During the webcast called “Tale of Two Sinks,” a reference to the 2008 financial crisis and the current one, as well as the “kitchen sink” approach to stimulus taken by fiscal policy makers and the Fed, Gundlach said the economy and financial markets will never be the same, and the worst is yet to come.
The so called new bond king believes the coronavirus sell-off is not over yet and the market will hit a more “enduring” bottom after taking out the March low. “I think we are going to get something that resembles that panicky feeling again during the month of April.”
He also said that the market was acting “somewhat dysfunctionally” and that banks’ projections of a “v-shaped” US economic recovery were highly optimistic.
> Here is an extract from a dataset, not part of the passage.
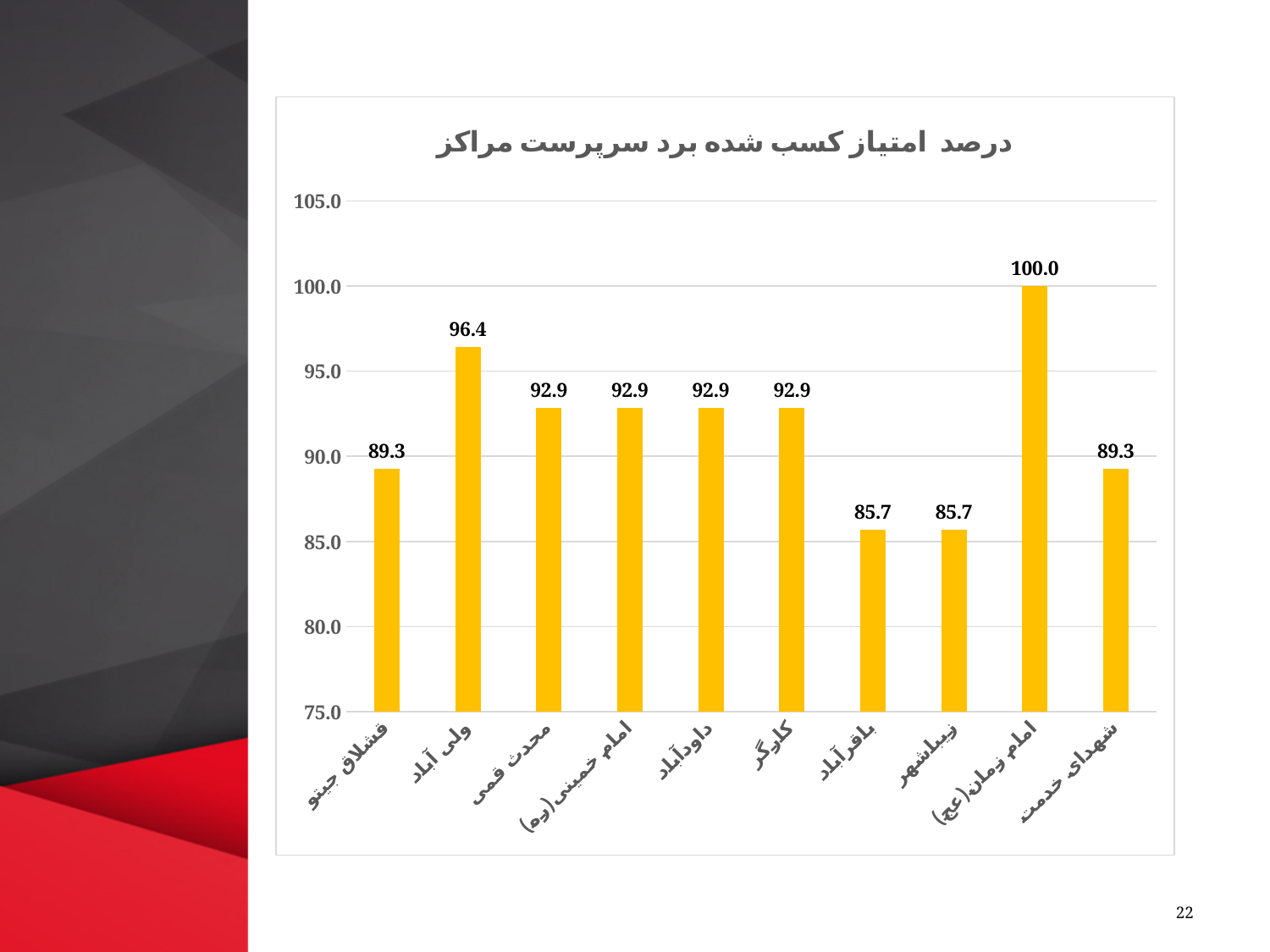
What is the difference between the values for محدث قمی and باقرآباد? 7.2 Which is larger, the value for کارگر or the value for قشلاق جیتو? کارگر What type of chart is shown on the slide? bar chart Which category has the highest value? امام زمان(عج) How many bars (categories) are shown in the chart? 10 What is the value for ولی آباد? 96.4 What is the title of the chart? درصد امتیاز کسب شده برد سرپرست مراکز What is the difference between the values for امام زمان(عج) and ولی آباد? 3.6 What is the value for امام زمان(عج)? 100.0 Is the value for داودآباد greater or less than 90.0? greater What is the value for باقرآباد? 85.7 What is the value for شهدای خدمت? 89.3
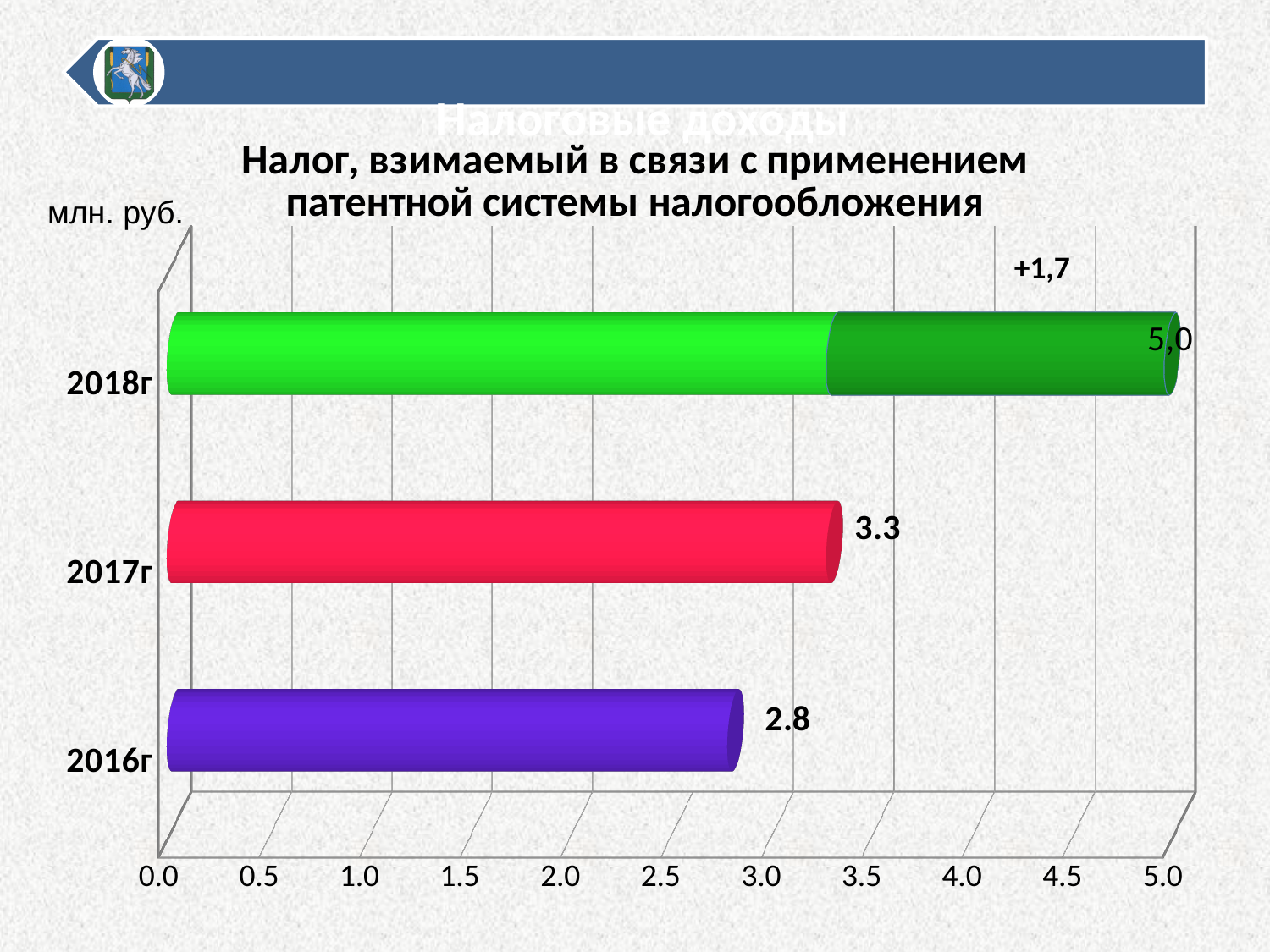
Which is larger, the value for 2017г or the value for 2016г? 2017г What is the value for 2018г? 5,0 What is the increase shown for 2018г compared with 2017г? +1,7 Is the value for 2017г greater or less than 3.0? greater Which year has the lowest value? 2016г What is the value for 2017г? 3.3 What kind of chart is shown on the slide? bar chart Which year has the highest value? 2018г How many years are shown in the chart? 3 What is the difference between the values for 2017г and 2016г? 0.5 What unit of measurement is indicated for the chart? млн. руб. What is the value for 2016г? 2.8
Instead, he said that this year’s market declines might resemble those from the 1929 stock market crash, where the financial markets held their low levels for nearly a year before worsening again.
“I don’t think it will be back to where it was prior for a long time, particularly on a real basis,” he said.
Gundlach argued that financial markets are behaving dysfunctionally, in part because of the ongoing affect of monetary and fiscal stimulus packages.
The Fed’s monetary stimulus is choosing “winners and losers” in fixed-income markets, which are not functioning as a safe haven in the current environment, but creating irrational disparities in performance between different asset classes, “and at some point “another sink” will be necessary to restore some rationality to financial markets,” said Gundlach.
But in time, he believes that “the U.S. economy may actually be in a “better place” as the recovery is likely to focus on a more resilient economy with more manufacturing and self-sufficiency in the U.S. and less emphasis on the American consumer,” Gundlach said.
“The biggest winner out of all of this may be the American economy, once we get past a rough patch,” he said.
Gundlach also said that the Fed’s monetary stimulus has already eclipsed all of its accommodative interest rate and quantitative easing polices used during the 2008-2009 global financial crisis and “Great Recession,” while Congress’s $2.2 trillion fiscal stimulus is equally unprecedented.